#### [DIRECTIONS]
Everything in the data should be repeated exactly, save for the images.

[[ DATA RECORDS open ]]

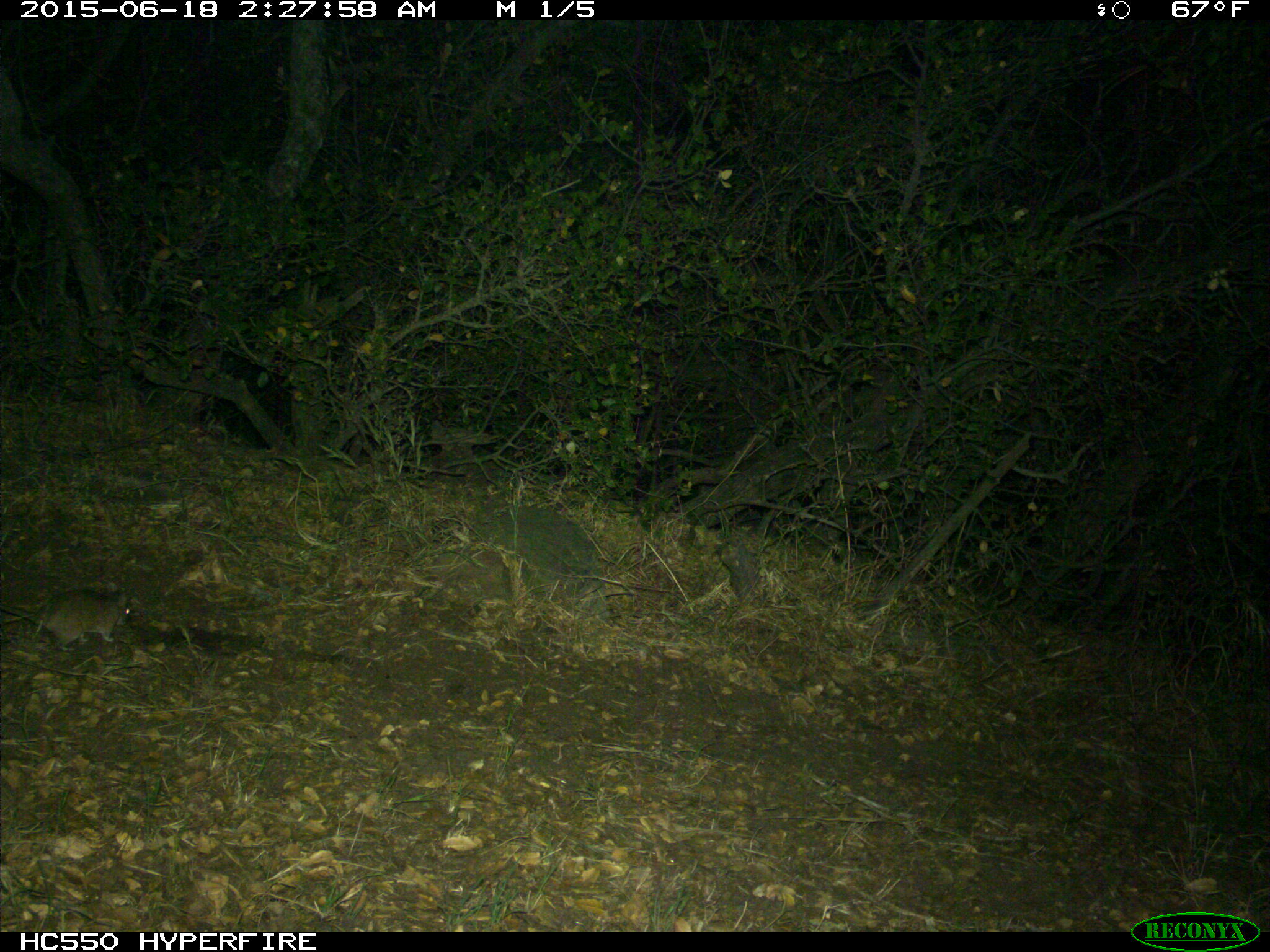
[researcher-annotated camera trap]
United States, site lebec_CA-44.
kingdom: Animalia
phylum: Chordata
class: Mammalia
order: Rodentia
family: Cricetidae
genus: Neotoma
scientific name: Neotoma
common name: pack rat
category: unidentified pack rat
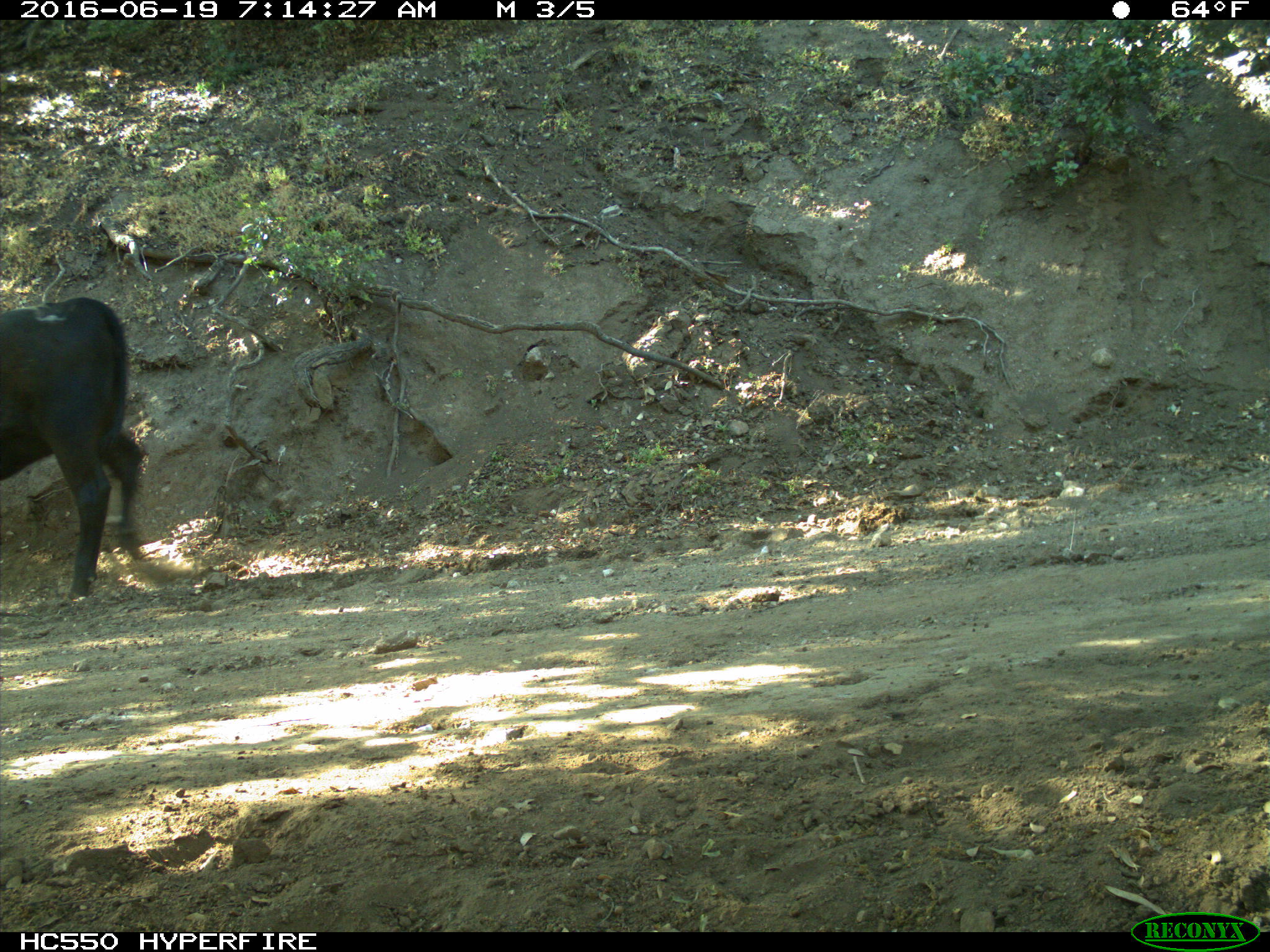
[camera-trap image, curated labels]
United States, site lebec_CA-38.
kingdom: Animalia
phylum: Chordata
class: Mammalia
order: Artiodactyla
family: Bovidae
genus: Bos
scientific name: Bos taurus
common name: domestic cow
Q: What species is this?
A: Bos taurus (domestic cow).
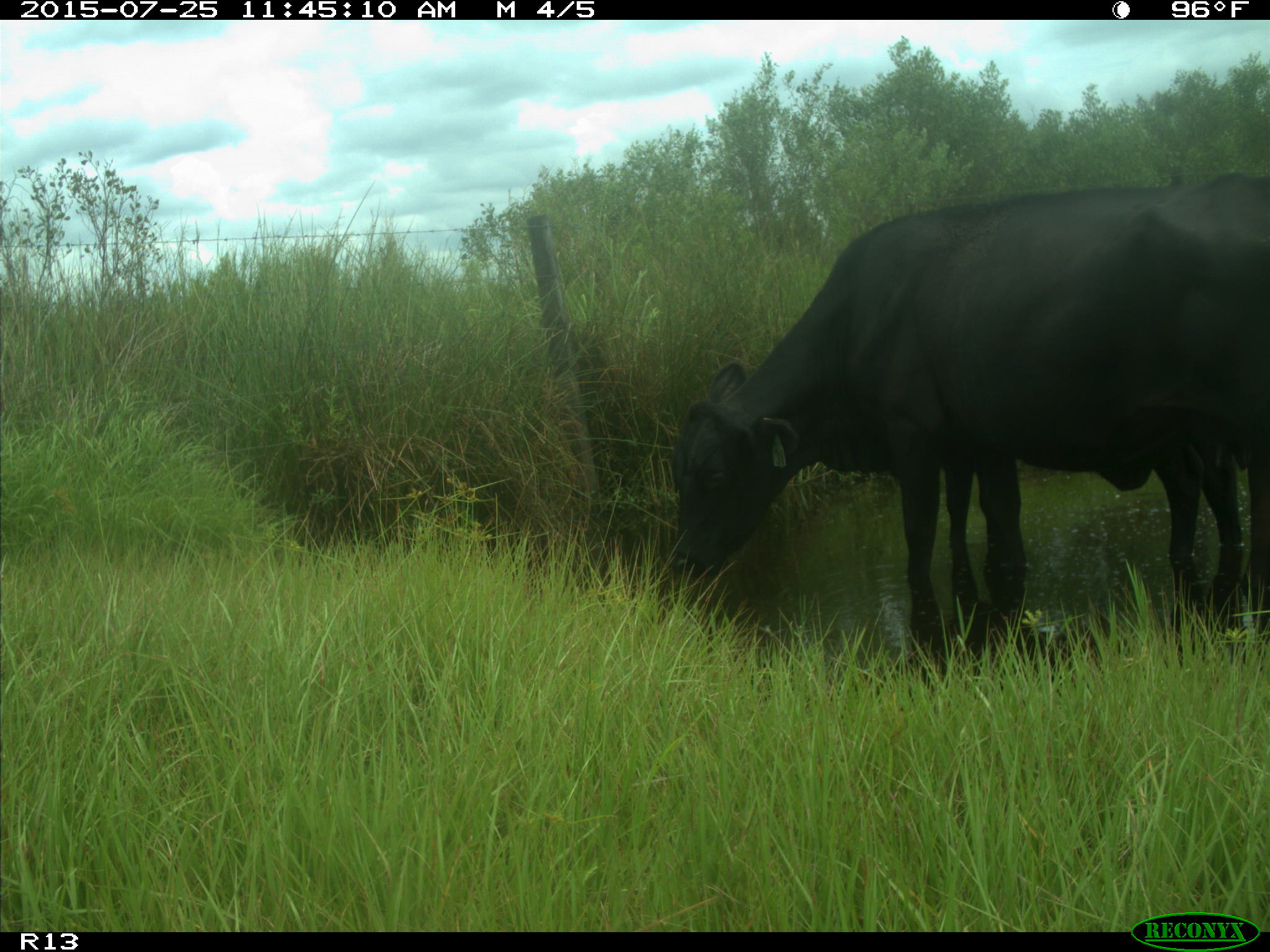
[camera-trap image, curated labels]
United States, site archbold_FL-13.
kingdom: Animalia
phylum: Chordata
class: Mammalia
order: Artiodactyla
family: Bovidae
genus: Bos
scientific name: Bos taurus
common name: domestic cow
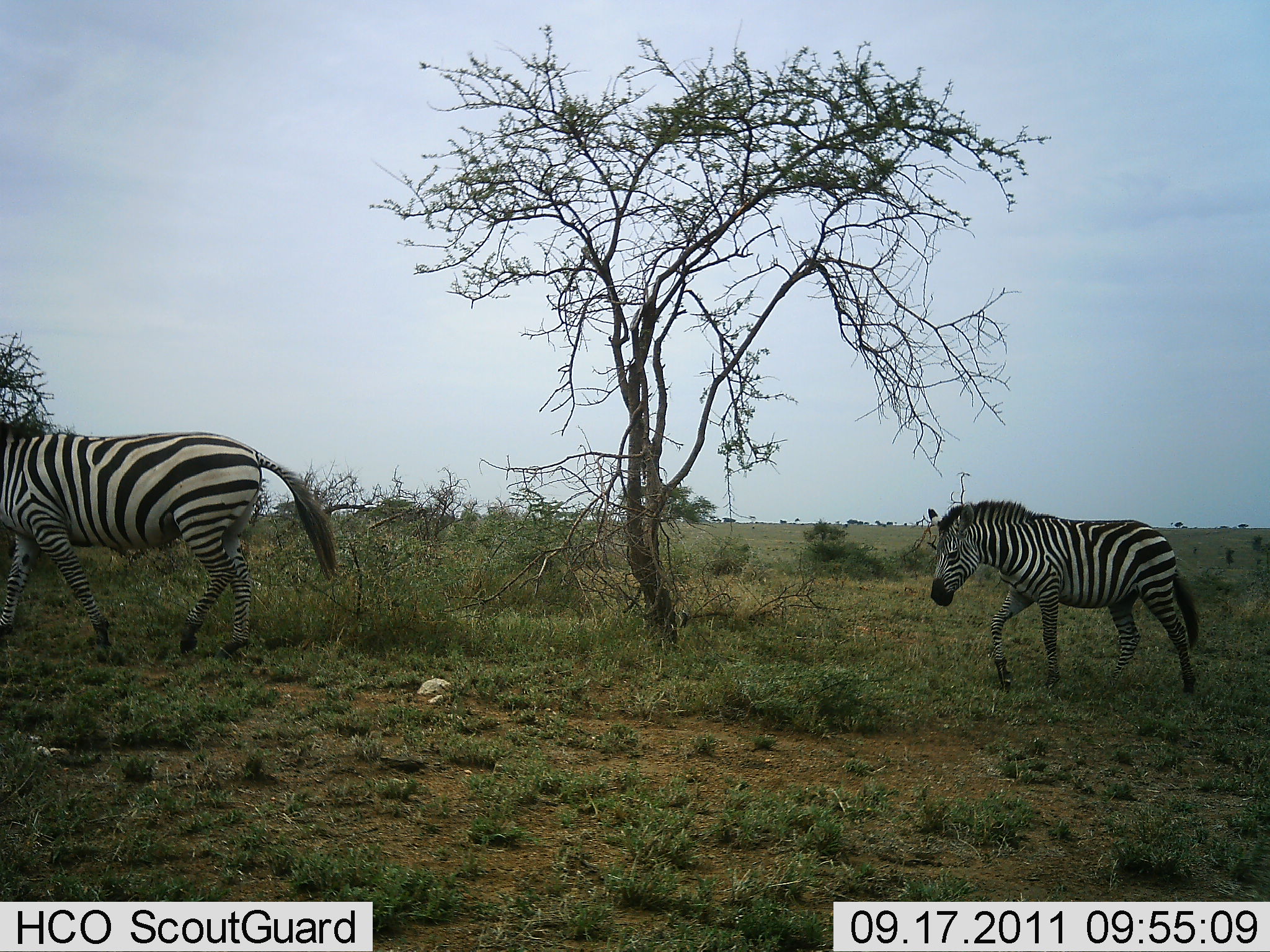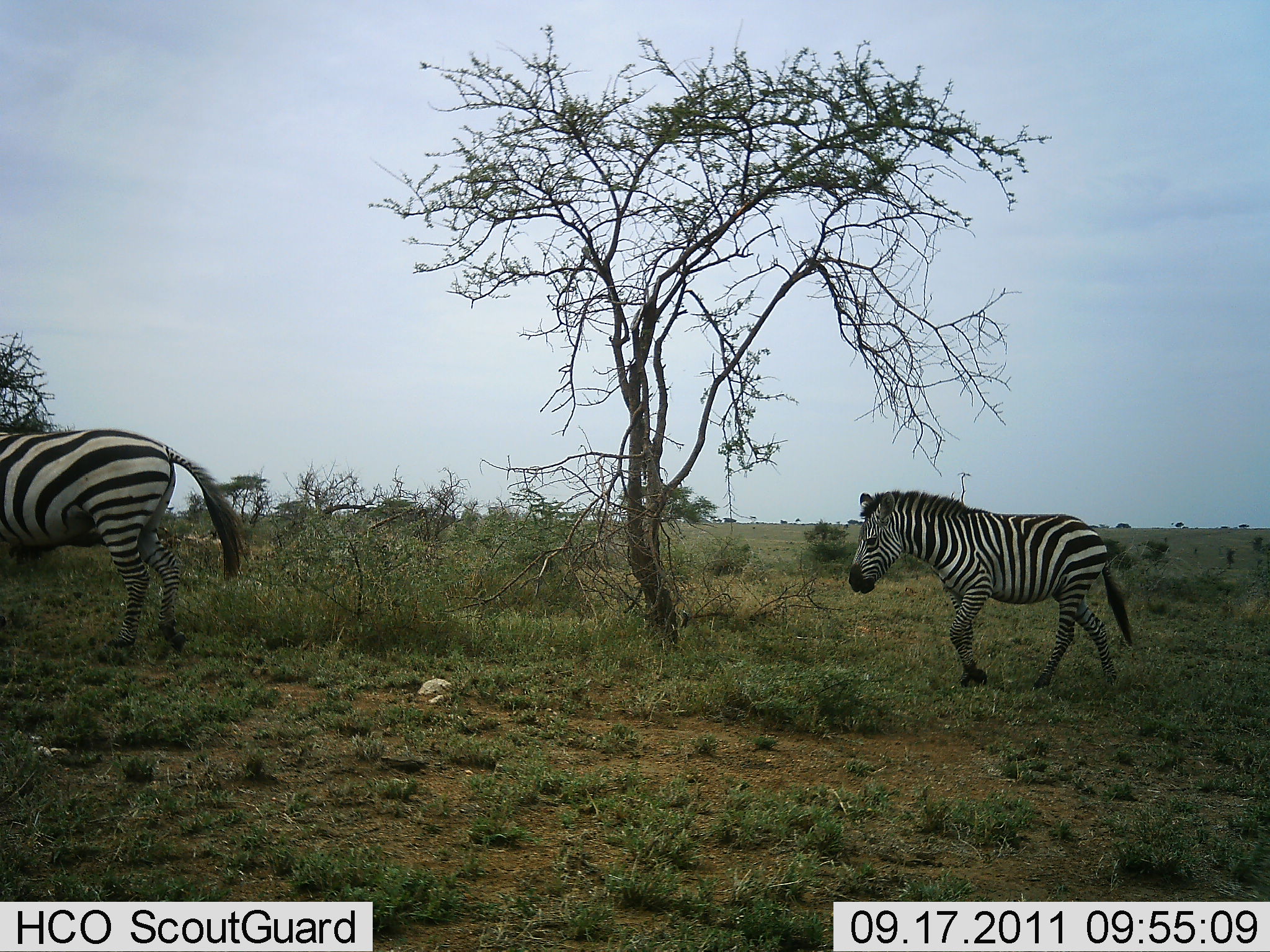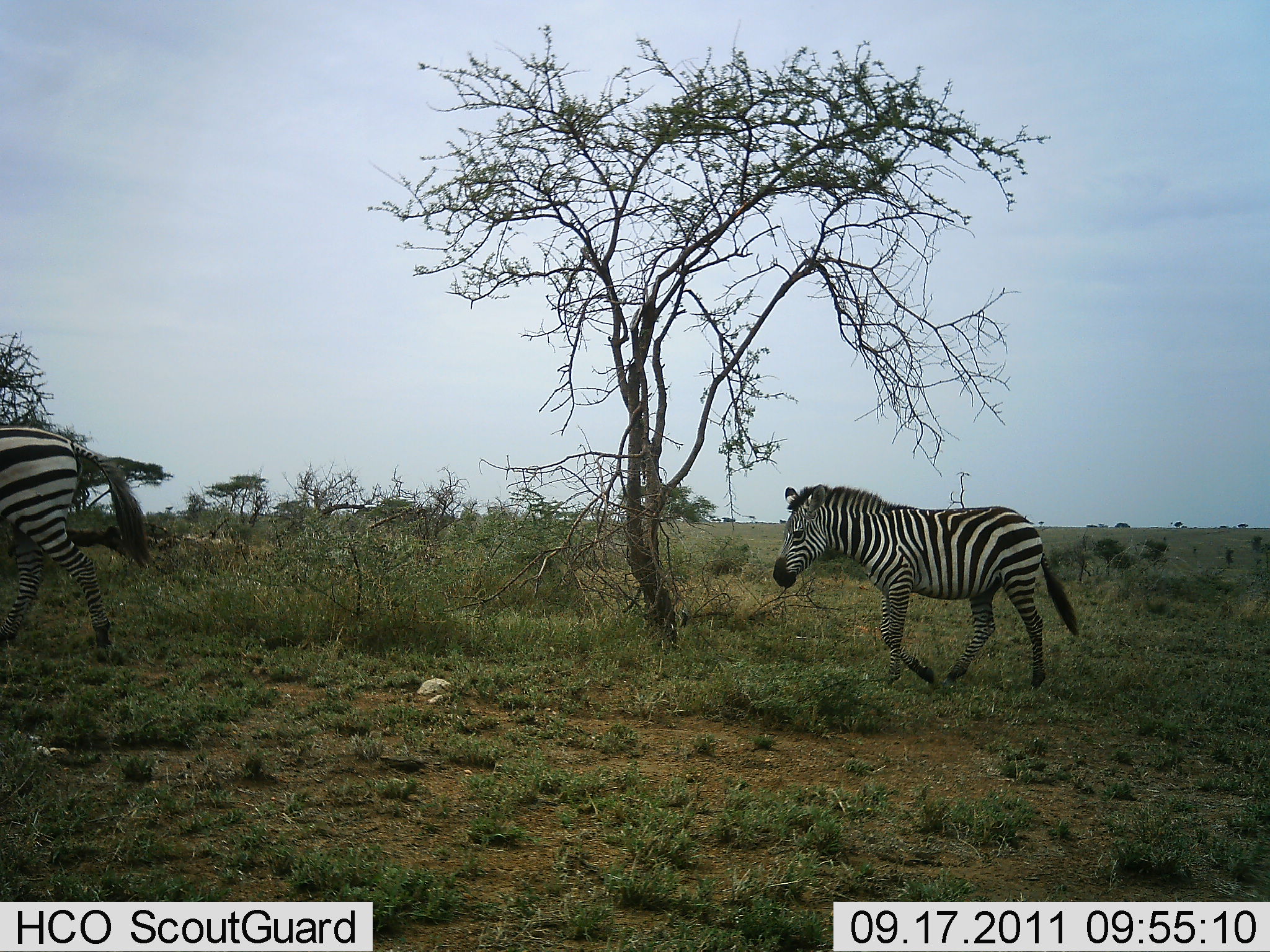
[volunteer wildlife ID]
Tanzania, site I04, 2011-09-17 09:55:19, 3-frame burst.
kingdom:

[[ DATA RECORDS closed ]]

#### [RESULT OF THE EXERCISE]
[researcher-annotated camera trap]
United States, site lebec_CA-44.
kingdom: Animalia
phylum: Chordata
class: Mammalia
order: Rodentia
family: Cricetidae
genus: Neotoma
scientific name: Neotoma
common name: pack rat
category: unidentified pack rat
[camera-trap image, curated labels]
United States, site lebec_CA-38.
kingdom: Animalia
phylum: Chordata
class: Mammalia
order: Artiodactyla
family: Bovidae
genus: Bos
scientific name: Bos taurus
common name: domestic cow
Q: What species is this?
A: Bos taurus (domestic cow).
[camera-trap image, curated labels]
United States, site archbold_FL-13.
kingdom: Animalia
phylum: Chordata
class: Mammalia
order: Artiodactyla
family: Bovidae
genus: Bos
scientific name: Bos taurus
common name: domestic cow
[volunteer wildlife ID]
Tanzania, site I04, 2011-09-17 09:55:19, 3-frame burst.
kingdom:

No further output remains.